◆ Things to do ◆
1. From the passage on removing waste, reproduce the part that opens with the words containing "By applying KAIZEN™" and closes with "thus reducing cost.", substituting "workplace" for "work environment".
2. List every setting that the passage on removing waste names as a place where the unnecessary should be removed from daily work.

Remove to Improve

Remove to Improve

To become efficient as a team, numerous non-value added activities, materials, information, equipment and tools have to be removed from your work area. A team will continuously struggle to perform when their gemba is cluttered with incorrect information, incomplete works orders, too much work-in-progress, and "stuff" laying around. Having "too many" is usually a symptom of a non-Lean environment and this often leads to multiple problems impacting on the process of creating a product or service.

Satisfying the customer (and getting more of them to knock on the door) involves the removal of the unnecessary from your daily work, whether it is in a hospital, a general practice, a production line or a library. Everything that is not needed should be removed from the work area. From a service perspective this includes unnecessary data, files, documentation, and meetings.

However, you can only remove waste once you have identified it. You cannot improve your work if you are unable to see the inefficiencies. Many people within organisations are unable to see that some of their activities and actions do not add value to a product or a service. To improve you need to start with removing the identified waste from your processes. There are numerous KAIZEN™ techniques to assist in identifying inefficiencies, regardless of the industry or sector.

One of the more contentious questions is whether an organisation should remove people in order to become more efficient. It is important to understand that KAIZEN™ is fundamentally about respect for people. Lean is not a methodolgy to reduce head count so the P&L can look more favourable. It is not a mean methodology to identify, blame and shame incompetent employees. Toyota has taught us to highly value the people in our workplaces.

Howbeit, it is sometimes necessary to give people the opportunity to "move on" if they are not supportive of the KAIZEN™ transformation process over a time period. Every day, everywhere, everybody must be improving the way we work by focusing on achieving specific outcomes. If people do not want to align with these overarching goals of the team, it might be better for them and the team, if they "remove" themselves by finding a job that better suits their personal objectives. In this situation the team is more important than the individual. There are numerous examples of sport teams that failed because of a broken team spirit; when one or two individuals became "bigger than the team". But it must be stressed that respect should always underpin this process. The target condition is for the team and the person leaving to be better off and this can be achieved if values of kindness, respect and care is the point of departure.

By applying KAIZEN™ in your work environment you make work easier, customers happier, staff more engaged and improve the quality and delivery of your products and services and thus reducing cost.

When we "remove to improve" it should always be to fulfil the organisational vision and objectives based on respect for people, whether they are customers, suppliers or staff.

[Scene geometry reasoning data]
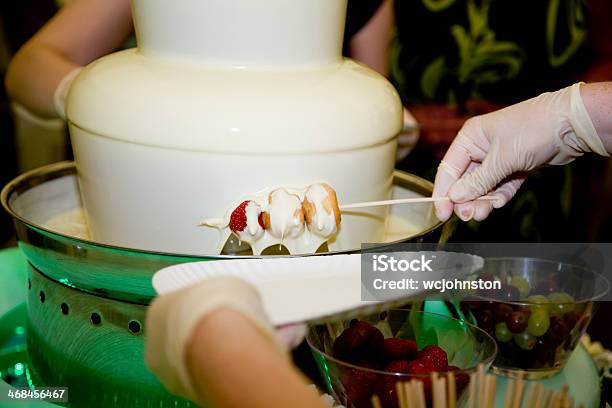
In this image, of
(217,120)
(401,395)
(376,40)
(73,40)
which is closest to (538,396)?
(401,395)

* * *

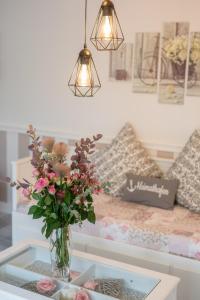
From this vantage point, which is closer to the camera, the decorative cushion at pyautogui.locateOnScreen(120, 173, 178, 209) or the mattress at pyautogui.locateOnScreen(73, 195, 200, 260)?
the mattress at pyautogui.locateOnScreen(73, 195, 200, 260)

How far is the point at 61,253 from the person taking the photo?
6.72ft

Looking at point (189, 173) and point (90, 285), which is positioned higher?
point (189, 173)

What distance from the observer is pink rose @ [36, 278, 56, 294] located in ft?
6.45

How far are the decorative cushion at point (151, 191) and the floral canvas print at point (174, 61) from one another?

◆ Answers provided ◆
1.
By applying KAIZEN™ in your workplace you make work easier, customers happier, staff more engaged and improve the quality and delivery of your products and services and thus reducing cost.

2. A hospital, a general practice, a production line, a library